Iman adalah bekal yang menjalar
di seluruh bagian tubuh kita, maka lahirlah harakah. Sebuah gerakan yang
terpimpin untuk memenangkan kebenaran atas kebatilan, keadilan atas kezaliman,
kekauatan jiwa atas kelemahan. Iman menentramkan perasaan, mempertajam emosi,
menguatkan tekat dan menggerakkan raga.
Iman mengubah individu menjadi
baik, dan kebaikan individu menjalar dalam kehidupan masyarakat, maka
masyarakat menjadi erat, dekat dan akrab. Yang kaya di antara mereka menjadi
dermawan, yang miskin menjadi ‘iffah (menjaga kehormatan dan harga
diri), yang berkuasa menjadi adil.
Dengan iman yang ulama menjadi
takwa, yang kuat menjadi penyayang, yang pintar menjadi rendah hati, yang bodoh
menjadi pembelajar, yang memiliki kedudukan tinggi bisa dijadikan tempat bernanung
bagi yang rendah.

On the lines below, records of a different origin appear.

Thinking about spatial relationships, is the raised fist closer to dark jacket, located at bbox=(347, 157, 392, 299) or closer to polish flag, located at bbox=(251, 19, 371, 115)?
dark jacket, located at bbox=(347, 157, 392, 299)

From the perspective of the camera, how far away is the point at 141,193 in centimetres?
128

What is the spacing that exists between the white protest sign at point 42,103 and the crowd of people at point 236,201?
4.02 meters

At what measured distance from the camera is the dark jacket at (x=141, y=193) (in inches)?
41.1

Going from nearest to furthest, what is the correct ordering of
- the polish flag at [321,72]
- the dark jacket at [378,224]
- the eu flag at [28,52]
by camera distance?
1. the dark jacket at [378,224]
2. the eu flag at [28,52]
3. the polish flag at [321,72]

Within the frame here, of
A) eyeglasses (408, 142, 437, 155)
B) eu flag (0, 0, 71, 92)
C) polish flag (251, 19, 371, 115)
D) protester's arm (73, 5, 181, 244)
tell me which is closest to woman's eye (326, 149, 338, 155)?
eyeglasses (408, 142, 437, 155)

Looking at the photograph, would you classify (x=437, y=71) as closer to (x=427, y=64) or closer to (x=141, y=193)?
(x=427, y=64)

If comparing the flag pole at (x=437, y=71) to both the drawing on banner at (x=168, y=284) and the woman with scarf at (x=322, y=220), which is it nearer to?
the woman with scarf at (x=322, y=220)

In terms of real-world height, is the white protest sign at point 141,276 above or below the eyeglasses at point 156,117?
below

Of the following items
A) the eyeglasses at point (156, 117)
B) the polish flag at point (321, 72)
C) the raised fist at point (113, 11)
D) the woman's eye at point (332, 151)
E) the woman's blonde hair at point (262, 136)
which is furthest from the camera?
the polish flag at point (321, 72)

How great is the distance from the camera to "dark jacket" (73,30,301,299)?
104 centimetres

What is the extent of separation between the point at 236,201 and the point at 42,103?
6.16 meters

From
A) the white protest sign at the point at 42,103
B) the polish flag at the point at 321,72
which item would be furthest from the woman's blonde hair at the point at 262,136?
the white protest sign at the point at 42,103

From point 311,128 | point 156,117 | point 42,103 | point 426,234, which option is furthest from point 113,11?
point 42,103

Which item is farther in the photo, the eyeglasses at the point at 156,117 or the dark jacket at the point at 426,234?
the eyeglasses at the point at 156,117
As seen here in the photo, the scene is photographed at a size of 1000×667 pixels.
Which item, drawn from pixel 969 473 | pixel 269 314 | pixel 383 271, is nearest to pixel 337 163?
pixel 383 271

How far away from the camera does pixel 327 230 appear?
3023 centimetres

Ibadah mereka menjadi sumber kekuatan dan kemudahan, kesenian
menjadi sumber inspirasi dan spirit kehidupan.
Syekh Muhammad Al Ghazali berkata
dalam bukunya Khuluqul Muslim, beliau menulis: Apabila iman telah
menyatu jiwa, hanya Allah yang paling berkuasa, segala yang maujud ini hanya
makhluq belaka (mumkinul wujud). Keyakinan yang kuat dan tumbuh berkembang
dengan subur, laksana mata air yang tidak pernah kering sumbernya, yang
memberikan dorongan kepada pemiliknya semangat pengabdian, ibadat secara
terus-menerus, mampu memikul tanggngjawab dan menanggulangi kesulitan dan
bahaya yang dihadapinya. Pengabdian itu dilakukan tak mengenal lelah sampai
menemui ajal tanpa ada rasa takut dan cemas.
Orang mukmin yang sejati
mempunyai harga diri, tidak melakukan perbuatan-perbuatan yang hina. Apabila ia
terpaksa melakukan perbuatan-perbuatan yang tidak pantas, perbuatannya itu ia
sembunyikan dan tidak dipertontonkan di hadapan orang banyak. Ia masih memiliki
rasa malu jika aibnya diketahui dan ditiru orang banyak.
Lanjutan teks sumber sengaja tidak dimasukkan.